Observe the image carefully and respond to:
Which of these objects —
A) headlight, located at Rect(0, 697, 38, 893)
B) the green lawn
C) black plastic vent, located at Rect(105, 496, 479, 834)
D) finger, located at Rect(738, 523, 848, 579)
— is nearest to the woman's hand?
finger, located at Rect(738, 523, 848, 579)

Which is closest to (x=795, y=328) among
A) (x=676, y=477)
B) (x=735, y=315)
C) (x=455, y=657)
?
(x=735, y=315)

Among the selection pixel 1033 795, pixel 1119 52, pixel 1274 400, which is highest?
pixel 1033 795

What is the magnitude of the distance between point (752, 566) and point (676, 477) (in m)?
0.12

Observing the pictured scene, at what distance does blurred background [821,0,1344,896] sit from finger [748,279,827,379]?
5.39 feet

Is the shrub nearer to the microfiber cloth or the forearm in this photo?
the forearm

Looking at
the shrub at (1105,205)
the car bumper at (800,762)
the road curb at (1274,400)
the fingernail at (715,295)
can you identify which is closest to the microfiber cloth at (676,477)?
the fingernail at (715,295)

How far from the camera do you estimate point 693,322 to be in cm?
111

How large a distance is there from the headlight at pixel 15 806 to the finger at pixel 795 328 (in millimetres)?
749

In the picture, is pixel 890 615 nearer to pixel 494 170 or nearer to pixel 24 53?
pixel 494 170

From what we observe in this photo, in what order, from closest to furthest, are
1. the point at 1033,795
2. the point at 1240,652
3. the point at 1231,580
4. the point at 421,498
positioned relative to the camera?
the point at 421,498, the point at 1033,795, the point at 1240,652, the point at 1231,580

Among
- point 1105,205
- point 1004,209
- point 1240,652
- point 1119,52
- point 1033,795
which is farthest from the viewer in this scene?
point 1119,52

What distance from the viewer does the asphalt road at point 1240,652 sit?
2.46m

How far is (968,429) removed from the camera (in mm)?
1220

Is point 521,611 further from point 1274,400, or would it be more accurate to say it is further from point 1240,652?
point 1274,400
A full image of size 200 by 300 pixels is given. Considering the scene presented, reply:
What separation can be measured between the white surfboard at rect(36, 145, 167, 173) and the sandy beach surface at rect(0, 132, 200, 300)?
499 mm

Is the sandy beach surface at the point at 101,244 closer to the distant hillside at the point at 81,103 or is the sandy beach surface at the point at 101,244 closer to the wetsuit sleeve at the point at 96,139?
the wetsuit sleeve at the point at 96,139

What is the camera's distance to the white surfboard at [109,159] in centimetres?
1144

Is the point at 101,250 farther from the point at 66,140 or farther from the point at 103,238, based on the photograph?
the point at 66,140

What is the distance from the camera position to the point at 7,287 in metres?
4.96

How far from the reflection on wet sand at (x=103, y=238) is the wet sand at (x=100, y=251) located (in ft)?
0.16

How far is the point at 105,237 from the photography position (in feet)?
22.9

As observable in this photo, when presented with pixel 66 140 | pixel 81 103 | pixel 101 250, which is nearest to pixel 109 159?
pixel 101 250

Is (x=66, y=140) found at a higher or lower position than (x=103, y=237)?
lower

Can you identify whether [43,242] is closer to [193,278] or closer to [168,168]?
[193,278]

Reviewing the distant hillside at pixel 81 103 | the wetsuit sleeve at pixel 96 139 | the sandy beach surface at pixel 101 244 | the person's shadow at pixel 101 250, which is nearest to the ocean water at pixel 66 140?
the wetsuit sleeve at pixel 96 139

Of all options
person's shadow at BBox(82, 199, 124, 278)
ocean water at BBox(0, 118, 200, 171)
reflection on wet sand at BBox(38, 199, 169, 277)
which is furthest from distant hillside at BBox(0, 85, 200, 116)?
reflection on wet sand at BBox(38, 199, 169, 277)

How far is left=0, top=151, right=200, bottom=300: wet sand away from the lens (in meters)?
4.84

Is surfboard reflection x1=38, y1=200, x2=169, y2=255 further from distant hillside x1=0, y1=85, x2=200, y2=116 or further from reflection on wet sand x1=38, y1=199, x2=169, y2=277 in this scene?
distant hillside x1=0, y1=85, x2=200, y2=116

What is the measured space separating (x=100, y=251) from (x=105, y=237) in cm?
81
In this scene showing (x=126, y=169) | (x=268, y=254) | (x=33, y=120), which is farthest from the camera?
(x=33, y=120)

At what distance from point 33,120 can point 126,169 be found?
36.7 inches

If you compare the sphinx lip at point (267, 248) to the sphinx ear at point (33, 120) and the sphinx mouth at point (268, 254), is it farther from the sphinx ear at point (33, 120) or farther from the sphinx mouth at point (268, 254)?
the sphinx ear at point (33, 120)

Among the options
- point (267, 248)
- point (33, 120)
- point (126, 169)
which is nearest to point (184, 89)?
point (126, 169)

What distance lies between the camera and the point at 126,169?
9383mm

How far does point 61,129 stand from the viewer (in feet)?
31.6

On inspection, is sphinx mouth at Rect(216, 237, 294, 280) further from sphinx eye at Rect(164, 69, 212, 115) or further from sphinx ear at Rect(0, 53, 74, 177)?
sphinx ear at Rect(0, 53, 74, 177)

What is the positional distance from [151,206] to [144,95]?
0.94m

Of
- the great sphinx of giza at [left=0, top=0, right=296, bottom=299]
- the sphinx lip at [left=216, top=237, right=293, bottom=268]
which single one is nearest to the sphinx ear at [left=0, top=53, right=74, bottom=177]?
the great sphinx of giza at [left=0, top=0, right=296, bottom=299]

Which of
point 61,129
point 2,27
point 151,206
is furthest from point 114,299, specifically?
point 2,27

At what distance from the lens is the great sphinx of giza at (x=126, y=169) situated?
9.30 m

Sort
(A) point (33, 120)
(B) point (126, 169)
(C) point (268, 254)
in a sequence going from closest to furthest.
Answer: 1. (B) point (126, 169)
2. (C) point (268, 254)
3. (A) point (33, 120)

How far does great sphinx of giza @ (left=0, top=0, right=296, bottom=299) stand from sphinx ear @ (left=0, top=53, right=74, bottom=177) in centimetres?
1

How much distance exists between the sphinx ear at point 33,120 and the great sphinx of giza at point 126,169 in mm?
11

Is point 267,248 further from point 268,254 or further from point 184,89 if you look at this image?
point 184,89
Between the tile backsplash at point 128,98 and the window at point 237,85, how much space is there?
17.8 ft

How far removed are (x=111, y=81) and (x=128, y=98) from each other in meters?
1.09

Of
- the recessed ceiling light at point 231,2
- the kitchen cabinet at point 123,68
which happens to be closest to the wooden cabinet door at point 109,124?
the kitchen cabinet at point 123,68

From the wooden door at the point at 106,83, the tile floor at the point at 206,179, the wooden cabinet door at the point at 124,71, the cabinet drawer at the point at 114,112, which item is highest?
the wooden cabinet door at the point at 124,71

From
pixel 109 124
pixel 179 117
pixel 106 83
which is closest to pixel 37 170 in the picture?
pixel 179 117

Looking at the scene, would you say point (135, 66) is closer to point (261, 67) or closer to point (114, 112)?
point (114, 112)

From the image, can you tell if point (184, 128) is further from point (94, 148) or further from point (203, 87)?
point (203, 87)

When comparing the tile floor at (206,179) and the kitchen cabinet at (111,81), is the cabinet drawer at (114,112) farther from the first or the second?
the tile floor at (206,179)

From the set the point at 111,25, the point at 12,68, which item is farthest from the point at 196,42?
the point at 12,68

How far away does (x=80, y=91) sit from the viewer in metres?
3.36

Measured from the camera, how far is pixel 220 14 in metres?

* * * * * * * * *

Goal of the exercise:
Restate the listing in full, word for word.

Result of the exercise:
Observe the image carefully and respond to:
Which of these objects —
A) headlight, located at Rect(0, 697, 38, 893)
B) the green lawn
C) black plastic vent, located at Rect(105, 496, 479, 834)
D) finger, located at Rect(738, 523, 848, 579)
— is nearest to the woman's hand?
finger, located at Rect(738, 523, 848, 579)

Which is closest to (x=795, y=328) among
A) (x=676, y=477)
B) (x=735, y=315)
C) (x=455, y=657)
?
(x=735, y=315)

Among the selection pixel 1033 795, pixel 1119 52, pixel 1274 400, which is highest?
pixel 1033 795

What is the magnitude of the distance between point (752, 566) and point (676, 477) (in m)?
0.12

Observing the pictured scene, at what distance does blurred background [821,0,1344,896] sit from finger [748,279,827,379]?
5.39 feet

Is the shrub nearer to the microfiber cloth or the forearm in this photo?
the forearm

Looking at
the shrub at (1105,205)
the car bumper at (800,762)
the road curb at (1274,400)
the fingernail at (715,295)
can you identify which is closest to the microfiber cloth at (676,477)?
the fingernail at (715,295)

How far from the camera do you estimate point 693,322 to be in cm?
111

How large a distance is there from the headlight at pixel 15 806 to the finger at pixel 795 328 (in millimetres)?
749

In the picture, is pixel 890 615 nearer to pixel 494 170 or nearer to pixel 24 53?
pixel 494 170

From what we observe in this photo, in what order, from closest to furthest, are
1. the point at 1033,795
2. the point at 1240,652
3. the point at 1231,580
4. the point at 421,498
positioned relative to the camera?
the point at 421,498, the point at 1033,795, the point at 1240,652, the point at 1231,580

Among
- point 1105,205
- point 1004,209
- point 1240,652
- point 1119,52
- point 1033,795
which is farthest from the viewer in this scene?
point 1119,52

What distance from the viewer does the asphalt road at point 1240,652 sit?
2.46m

How far is (968,429) removed from the camera (in mm)?
1220

Is point 521,611 further from point 1274,400, or would it be more accurate to say it is further from point 1240,652?
point 1274,400
A full image of size 200 by 300 pixels is given. Considering the scene presented, reply:
What separation can be measured between the white surfboard at rect(36, 145, 167, 173) and the sandy beach surface at rect(0, 132, 200, 300)?
499 mm

Is the sandy beach surface at the point at 101,244 closer to the distant hillside at the point at 81,103 or is the sandy beach surface at the point at 101,244 closer to the wetsuit sleeve at the point at 96,139?
the wetsuit sleeve at the point at 96,139

What is the camera's distance to the white surfboard at [109,159] in centimetres?
1144

Is the point at 101,250 farther from the point at 66,140 or farther from the point at 103,238, based on the photograph?
the point at 66,140

What is the distance from the camera position to the point at 7,287 in metres?
4.96

How far from the reflection on wet sand at (x=103, y=238) is the wet sand at (x=100, y=251) located (in ft)?
0.16

How far is the point at 105,237 from the photography position (in feet)?
22.9

As observable in this photo, when presented with pixel 66 140 | pixel 81 103 | pixel 101 250, which is nearest to pixel 109 159?
pixel 101 250

Is (x=66, y=140) found at a higher or lower position than (x=103, y=237)?
lower

Can you identify whether [43,242] is closer to [193,278] or closer to [168,168]?
[193,278]

Reviewing the distant hillside at pixel 81 103 | the wetsuit sleeve at pixel 96 139 | the sandy beach surface at pixel 101 244 | the person's shadow at pixel 101 250, which is nearest to the ocean water at pixel 66 140?
the wetsuit sleeve at pixel 96 139

Of all options
person's shadow at BBox(82, 199, 124, 278)
ocean water at BBox(0, 118, 200, 171)
reflection on wet sand at BBox(38, 199, 169, 277)
which is furthest from distant hillside at BBox(0, 85, 200, 116)?
reflection on wet sand at BBox(38, 199, 169, 277)

How far is left=0, top=151, right=200, bottom=300: wet sand away from the lens (in meters)?
4.84

Is surfboard reflection x1=38, y1=200, x2=169, y2=255 further from distant hillside x1=0, y1=85, x2=200, y2=116 or further from reflection on wet sand x1=38, y1=199, x2=169, y2=277 in this scene?
distant hillside x1=0, y1=85, x2=200, y2=116

What is the measured space separating (x=100, y=251) from (x=105, y=237) in cm?
81
In this scene showing (x=126, y=169) | (x=268, y=254) | (x=33, y=120), which is farthest from the camera?
(x=33, y=120)

At what distance from point 33,120 can point 126,169 be found?
36.7 inches

If you compare the sphinx lip at point (267, 248) to the sphinx ear at point (33, 120) and the sphinx mouth at point (268, 254), is it farther from the sphinx ear at point (33, 120) or farther from the sphinx mouth at point (268, 254)?
the sphinx ear at point (33, 120)

Among the options
- point (267, 248)
- point (33, 120)
- point (126, 169)
which is nearest to point (184, 89)?
point (126, 169)

What distance lies between the camera and the point at 126,169?
9383mm

How far does point 61,129 stand from the viewer (in feet)?
31.6

On inspection, is sphinx mouth at Rect(216, 237, 294, 280) further from sphinx eye at Rect(164, 69, 212, 115) or further from sphinx ear at Rect(0, 53, 74, 177)?
sphinx ear at Rect(0, 53, 74, 177)

What is the positional distance from [151,206] to [144,95]?
0.94m

Of
- the great sphinx of giza at [left=0, top=0, right=296, bottom=299]
- the sphinx lip at [left=216, top=237, right=293, bottom=268]
which single one is nearest to the sphinx ear at [left=0, top=53, right=74, bottom=177]?
the great sphinx of giza at [left=0, top=0, right=296, bottom=299]

Which of
point 61,129
point 2,27
point 151,206
is furthest from point 114,299, specifically?
point 2,27

At what distance from the lens is the great sphinx of giza at (x=126, y=169) situated?
9.30 m

Sort
(A) point (33, 120)
(B) point (126, 169)
(C) point (268, 254)
in a sequence going from closest to furthest.
Answer: 1. (B) point (126, 169)
2. (C) point (268, 254)
3. (A) point (33, 120)

How far does great sphinx of giza @ (left=0, top=0, right=296, bottom=299) stand from sphinx ear @ (left=0, top=53, right=74, bottom=177) in centimetres?
1

How much distance exists between the sphinx ear at point 33,120 and the great sphinx of giza at point 126,169 in mm?
11

Is point 267,248 further from point 268,254 or further from point 184,89 if you look at this image?
point 184,89
Between the tile backsplash at point 128,98 and the window at point 237,85, how much space is there?
17.8 ft

How far removed are (x=111, y=81) and (x=128, y=98) from each other in meters?
1.09

Of
- the recessed ceiling light at point 231,2
- the kitchen cabinet at point 123,68
which happens to be closest to the wooden cabinet door at point 109,124?
the kitchen cabinet at point 123,68

From the wooden door at the point at 106,83, the tile floor at the point at 206,179, the wooden cabinet door at the point at 124,71, the cabinet drawer at the point at 114,112, which item is highest?
the wooden cabinet door at the point at 124,71

From
pixel 109 124
pixel 179 117
pixel 106 83
which is closest to pixel 37 170 in the picture?
pixel 179 117

Looking at the scene, would you say point (135, 66) is closer to point (261, 67) or closer to point (114, 112)?
point (114, 112)

From the image, can you tell if point (184, 128) is further from point (94, 148) or further from point (203, 87)?
point (203, 87)

When comparing the tile floor at (206,179) and the kitchen cabinet at (111,81), is the cabinet drawer at (114,112) farther from the first or the second?
the tile floor at (206,179)

From the set the point at 111,25, the point at 12,68, which item is farthest from the point at 196,42?
the point at 12,68

How far away does (x=80, y=91) sit from the viewer in metres?
3.36

Measured from the camera, how far is pixel 220 14 in metres?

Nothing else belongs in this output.